Constructive concerns/criticism of the 3 R Initiative.
Solutions: Emphasis on reducing, with the aim of eliminating the production and use
of hazardous materials in particular in the electronics industry and with respect to
other heavy metal applications; International trade and management of used
electronic products and E-waste; regional and national programs necessary to solve
the ever-increasing generation of hazardous wastes, with emphasis on heavy metal
contaminated wastes.
Lead in Peru
Jaime Delgado Zegarra, President, Peruvian Association of Consumers Unions
Peru is a mining country with many mineral deposits that have been exploited for
hundreds of years. Peru produces about 212,600 tons of lead per year which puts
public health at risk in many parts of the country.
Leaded 84 octane gasoline, which generated enormous contamination affecting the
entire population, was permitted in Peru until two years ago. Lead was is also
present in toys and children’s school items, especially those that are imported from
Asia. Research has found high concentration of lead in school items, especially
pencil coverings. ASPEC research helped achieve legislation that limits the
presence of lead and other heavy metals in school equipment and toys.
Peru has no regulations on the use of lead in paint, thus some of the paint found on
the market contains lead, presenting another public health risk.
Vehicle battery cracking and recycling is a common activity in Peru. Artesenal, backyard smelting is conducted without any minimum safety conditions which means that
workers are continuously inhaling lead gases.

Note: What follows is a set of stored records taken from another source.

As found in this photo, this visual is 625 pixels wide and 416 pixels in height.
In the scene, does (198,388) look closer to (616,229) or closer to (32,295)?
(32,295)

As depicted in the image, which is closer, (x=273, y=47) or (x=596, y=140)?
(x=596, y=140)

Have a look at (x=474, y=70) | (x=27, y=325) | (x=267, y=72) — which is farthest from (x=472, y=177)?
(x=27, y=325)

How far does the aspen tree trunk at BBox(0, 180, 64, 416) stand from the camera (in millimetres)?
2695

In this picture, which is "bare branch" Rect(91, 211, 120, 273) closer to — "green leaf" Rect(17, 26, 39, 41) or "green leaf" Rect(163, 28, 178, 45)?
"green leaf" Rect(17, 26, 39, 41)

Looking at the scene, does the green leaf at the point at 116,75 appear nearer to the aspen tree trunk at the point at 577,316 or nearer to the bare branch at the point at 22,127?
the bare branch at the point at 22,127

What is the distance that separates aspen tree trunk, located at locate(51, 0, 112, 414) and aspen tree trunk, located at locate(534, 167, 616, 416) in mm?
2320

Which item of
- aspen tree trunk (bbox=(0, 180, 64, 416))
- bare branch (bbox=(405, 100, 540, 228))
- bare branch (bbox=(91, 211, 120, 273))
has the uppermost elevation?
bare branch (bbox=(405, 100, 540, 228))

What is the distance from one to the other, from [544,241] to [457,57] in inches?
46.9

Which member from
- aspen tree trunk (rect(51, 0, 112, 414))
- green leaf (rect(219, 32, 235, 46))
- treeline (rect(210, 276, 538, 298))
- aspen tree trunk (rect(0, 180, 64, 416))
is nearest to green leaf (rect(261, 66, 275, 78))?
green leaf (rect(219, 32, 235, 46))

The health problems generated by Peruvian lead and other mines are also very
serious. One dramatic case is the la Oroya mine operated by the Doe Run Company
in the central mountain region. The mine is responsible for very high levels of lead
contamination which have had especially significant effects on children. The local
population has been tested on numerous occasions and high blood lead levels have
been found.
Another problem is caused by the transport of lead through the port of Callao which
doesn’t have a system to secure containment of cargo to avoid volatilization of the
material transported. As with lead contamination from mining, it is the children along
the transportation route that have been reported with elevated blood lead levels,
which can lead to lowered intellectual and developmental capacity.

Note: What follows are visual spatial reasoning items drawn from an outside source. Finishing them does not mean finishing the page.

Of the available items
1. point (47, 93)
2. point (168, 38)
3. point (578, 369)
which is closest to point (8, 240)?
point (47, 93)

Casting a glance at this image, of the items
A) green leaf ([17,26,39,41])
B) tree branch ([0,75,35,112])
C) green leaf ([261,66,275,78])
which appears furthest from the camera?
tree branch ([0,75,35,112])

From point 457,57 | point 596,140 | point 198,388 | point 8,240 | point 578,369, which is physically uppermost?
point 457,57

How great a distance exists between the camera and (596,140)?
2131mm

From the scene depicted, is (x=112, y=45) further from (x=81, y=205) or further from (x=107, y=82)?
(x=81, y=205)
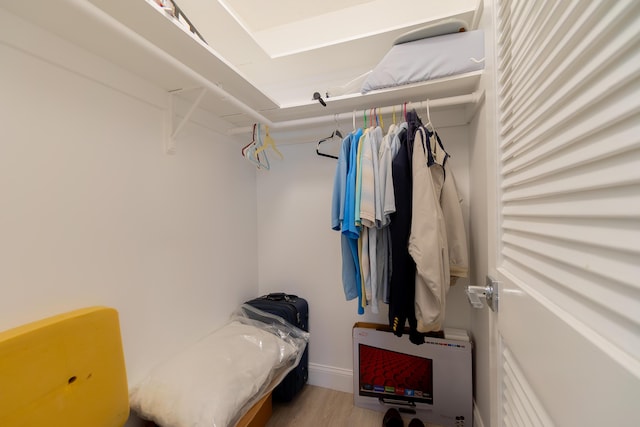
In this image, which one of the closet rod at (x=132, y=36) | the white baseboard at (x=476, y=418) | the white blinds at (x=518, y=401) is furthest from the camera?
the white baseboard at (x=476, y=418)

Zambia Action to Minimize Heavy Metals (Lead and Cadmium) in Dairy Product,
Fertilizer, Paints and Other Foods
Michael Musenga, Environmental Health Officer, Zambia
Since the formation of Common Market for Eastern and Southern Africa (COMESA)

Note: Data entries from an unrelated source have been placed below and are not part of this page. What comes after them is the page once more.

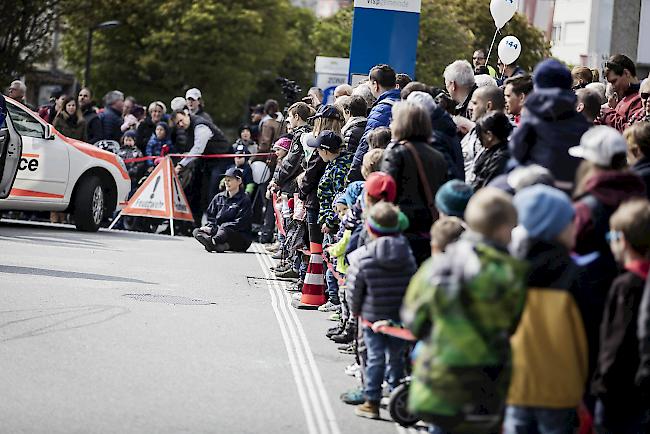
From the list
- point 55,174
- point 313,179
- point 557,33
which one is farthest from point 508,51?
point 557,33

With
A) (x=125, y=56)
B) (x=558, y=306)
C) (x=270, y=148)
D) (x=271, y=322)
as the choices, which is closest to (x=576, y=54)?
(x=125, y=56)

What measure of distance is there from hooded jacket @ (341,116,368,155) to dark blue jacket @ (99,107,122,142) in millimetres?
12127

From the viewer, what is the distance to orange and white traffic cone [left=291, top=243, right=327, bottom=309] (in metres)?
14.5

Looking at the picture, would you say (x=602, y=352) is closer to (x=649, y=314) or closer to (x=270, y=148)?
(x=649, y=314)

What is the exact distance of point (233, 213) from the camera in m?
20.2

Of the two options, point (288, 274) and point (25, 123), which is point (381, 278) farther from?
point (25, 123)

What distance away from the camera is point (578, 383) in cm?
698

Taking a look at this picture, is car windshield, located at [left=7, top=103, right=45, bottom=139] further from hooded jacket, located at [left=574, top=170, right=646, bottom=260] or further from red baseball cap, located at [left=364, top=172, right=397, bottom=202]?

there have been initiatives to increase intra-COMESA trade. One of the initiatives has
been to harmonise standards in various products that are intended to be traded
among member states to facilitate trade. Zambia has been involved in these
harmonization programmes through Zambia Bureau of Standards since 2001.
Zambia Bureau of Standards is a statutory organisation under Ministry of Commerce,
Trade and Industry of the Government Republic of Zambia, established by an Act of
Parliament (Standards Act Cap 416 of the Laws of Zambia) and it is responsible for
preparation and promulgation of Zambian Standards. Member states have seen the
need for international action to build capacity of the relevant institutions, including
legal enforcement, if implementation of these standards has to be effective. Hence
this presentation looks at one of the most important issues which came out during the
standards harmonization process which discussed the issue of building consensus
among the stakeholders on levels acceptable at regional level which would ensure
dairy products being traded among member states were safe with respect to heavy
metal contamination such as lead and cadmium and the phasing out of leaded fuel
by replacing it with lead replacement fuel standard (ZS 716: 2007).